本课程完整覆盖数据挖掘领域的各项核心技术,包括数据预处理、分类、聚类、回归、关联、推荐、集成学习、进化计算等。强调在知识的广度、深度和趣味性之间寻找最佳平衡点,在生动幽默中讲述数据挖掘的核心思想、关键技术以及一些在其它相关课程和教科书中少有涉及的重要知识点。本课程适合对大数据和数据科学感兴趣的各专业学生以及工程技术人员学习,不追求纯粹的理论推导,而是把理论与实践有机结合,让学生学到活的知识、有用的知识和真正属于自己的知识,特别是数据分析领域的研究方法和思维方式。
Despite the large volume of data mining papers and tutorials available on the web, aspiring data scientists find it surprisingly difficult to locate an overview that blends clarity, technical depth and breadth with enough amusement to make big data analytics engaging.

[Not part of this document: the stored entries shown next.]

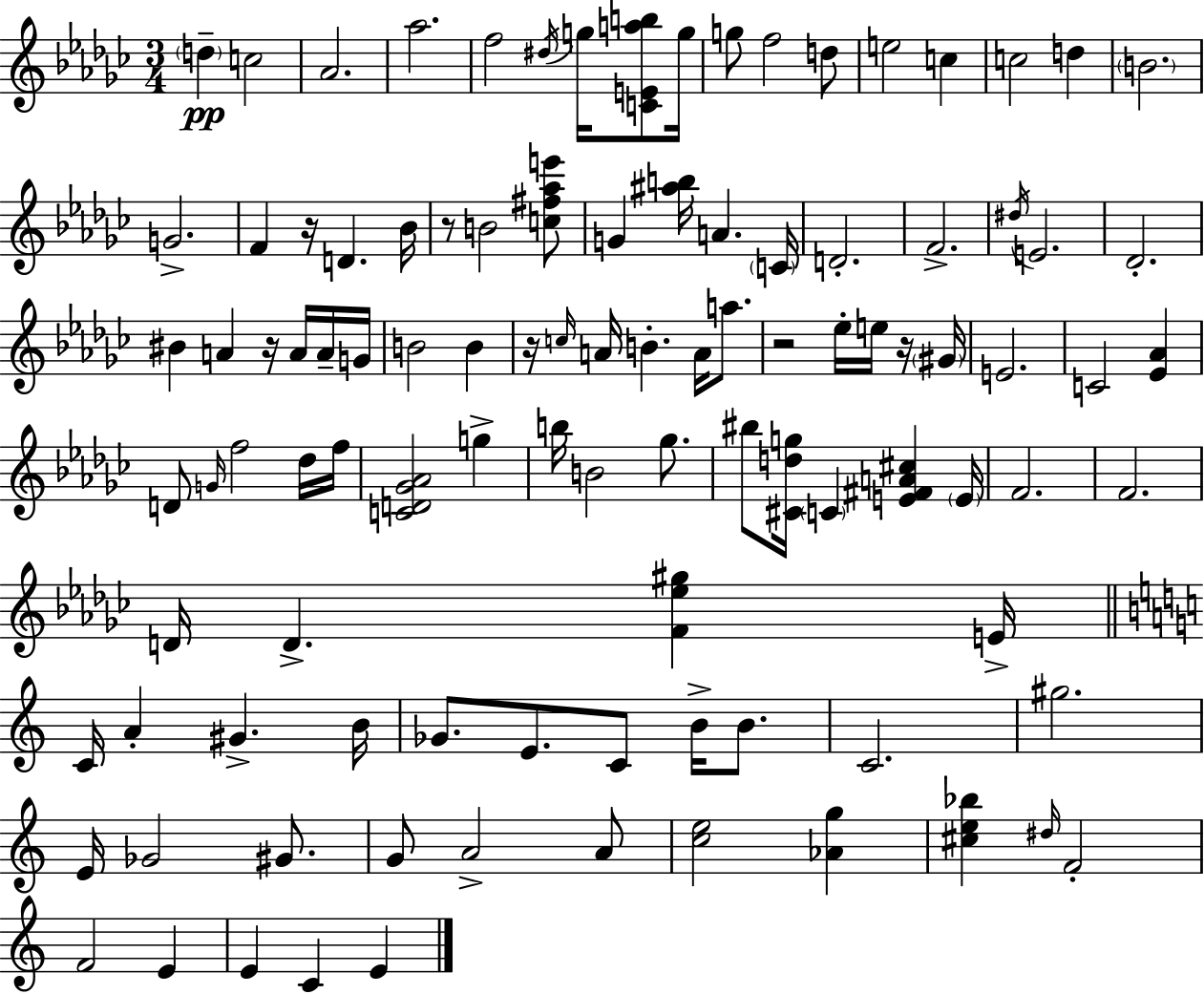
{
  \clef treble
  \numericTimeSignature
  \time 3/4
  \key ees \minor
  \parenthesize d''4--\pp c''2 | aes'2. | aes''2. | f''2 \acciaccatura { dis''16 } g''16 <c' e' a'' b''>8 | \break g''16 g''8 f''2 d''8 | e''2 c''4 | c''2 d''4 | \parenthesize b'2. | \break g'2.-> | f'4 r16 d'4. | bes'16 r8 b'2 <c'' fis'' aes'' e'''>8 | g'4 <ais'' b''>16 a'4. | \break \parenthesize c'16 d'2.-. | f'2.-> | \acciaccatura { dis''16 } e'2. | des'2.-. | \break bis'4 a'4 r16 a'16 | a'16-- g'16 b'2 b'4 | r16 \grace { c''16 } a'16 b'4.-. a'16 | a''8. r2 ees''16-. | \break e''16 r16 \parenthesize gis'16 e'2. | c'2 <ees' aes'>4 | d'8 \grace { g'16 } f''2 | des''16 f''16 <c' d' ges' aes'>2 | \break g''4-> b''16 b'2 | ges''8. bis''8 <cis' d'' g''>16 \parenthesize c'4 <e' fis' a' cis''>4 | \parenthesize e'16 f'2. | f'2. | \break d'16 d'4.-> <f' ees'' gis''>4 | e'16-> \bar "||" \break \key a \minor c'16 a'4-. gis'4.-> b'16 | ges'8. e'8. c'8 b'16-> b'8. | c'2. | gis''2. | \break e'16 ges'2 gis'8. | g'8 a'2-> a'8 | <c'' e''>2 <aes' g''>4 | <cis'' e'' bes''>4 \grace { dis''16 } f'2-. | \break f'2 e'4 | e'4 c'4 e'4 | \bar "|."
}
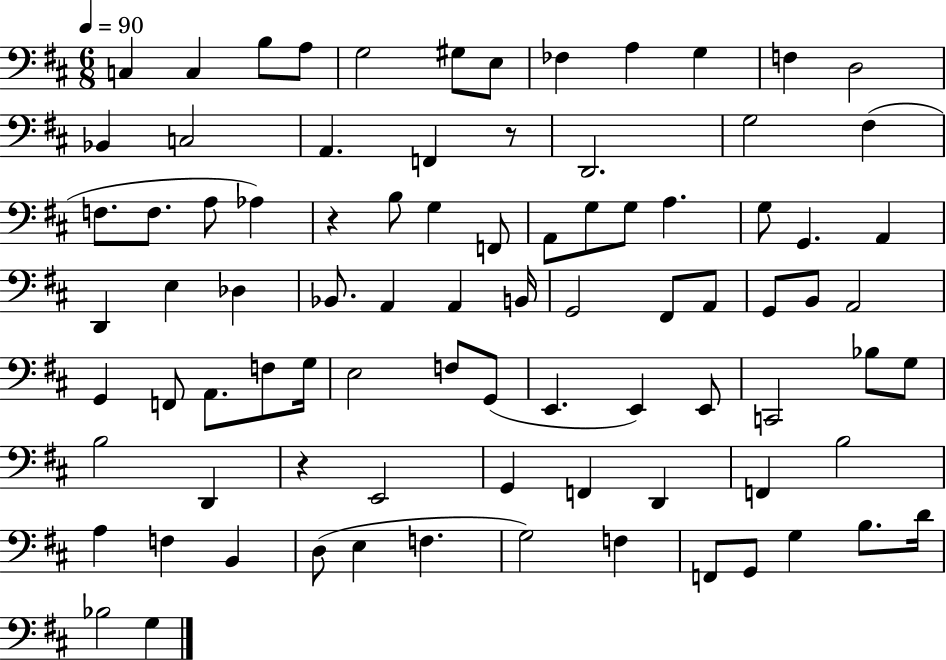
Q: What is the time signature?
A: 6/8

This course does just that.
Each module starts with an interesting real-world example that gives rise to the specific research question of interest.

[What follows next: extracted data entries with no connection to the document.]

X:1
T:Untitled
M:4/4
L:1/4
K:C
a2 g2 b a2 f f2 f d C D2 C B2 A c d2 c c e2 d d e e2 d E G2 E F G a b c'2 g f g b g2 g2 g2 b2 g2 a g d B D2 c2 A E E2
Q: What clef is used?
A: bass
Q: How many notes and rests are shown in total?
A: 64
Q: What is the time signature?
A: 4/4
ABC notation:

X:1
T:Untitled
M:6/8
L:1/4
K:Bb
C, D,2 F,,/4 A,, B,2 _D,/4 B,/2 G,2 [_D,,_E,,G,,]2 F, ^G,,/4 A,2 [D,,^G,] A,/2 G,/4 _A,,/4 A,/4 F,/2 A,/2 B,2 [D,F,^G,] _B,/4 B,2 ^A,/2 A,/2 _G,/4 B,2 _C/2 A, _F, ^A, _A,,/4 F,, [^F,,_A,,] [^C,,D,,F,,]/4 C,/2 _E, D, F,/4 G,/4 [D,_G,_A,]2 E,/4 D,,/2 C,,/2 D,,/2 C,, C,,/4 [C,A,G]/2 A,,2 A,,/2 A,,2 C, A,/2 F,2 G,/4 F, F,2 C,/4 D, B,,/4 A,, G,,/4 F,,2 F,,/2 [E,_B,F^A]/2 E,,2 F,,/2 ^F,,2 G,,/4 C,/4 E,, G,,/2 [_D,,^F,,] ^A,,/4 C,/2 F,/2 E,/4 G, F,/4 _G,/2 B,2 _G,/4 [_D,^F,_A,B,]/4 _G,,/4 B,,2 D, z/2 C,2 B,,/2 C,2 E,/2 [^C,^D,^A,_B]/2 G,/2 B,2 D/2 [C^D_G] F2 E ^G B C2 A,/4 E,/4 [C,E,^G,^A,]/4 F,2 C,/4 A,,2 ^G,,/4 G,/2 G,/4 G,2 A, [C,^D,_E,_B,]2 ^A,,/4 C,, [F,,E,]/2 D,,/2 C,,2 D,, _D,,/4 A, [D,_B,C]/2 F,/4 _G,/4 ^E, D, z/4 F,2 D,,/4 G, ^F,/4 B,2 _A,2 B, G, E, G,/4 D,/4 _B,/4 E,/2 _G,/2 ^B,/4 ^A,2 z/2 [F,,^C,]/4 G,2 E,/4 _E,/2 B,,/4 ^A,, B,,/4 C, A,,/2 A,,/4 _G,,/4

Students are then presented with a general idea of how to tackle this problem along with some intuitive and straightforward approaches.
Finally, a number of representative algorithms are introduced along with concrete examples that show how they function in practice.
While theoretical analysis sometimes overcomplicates things for students, here it’s applied to help them better understand the key features of the techniques.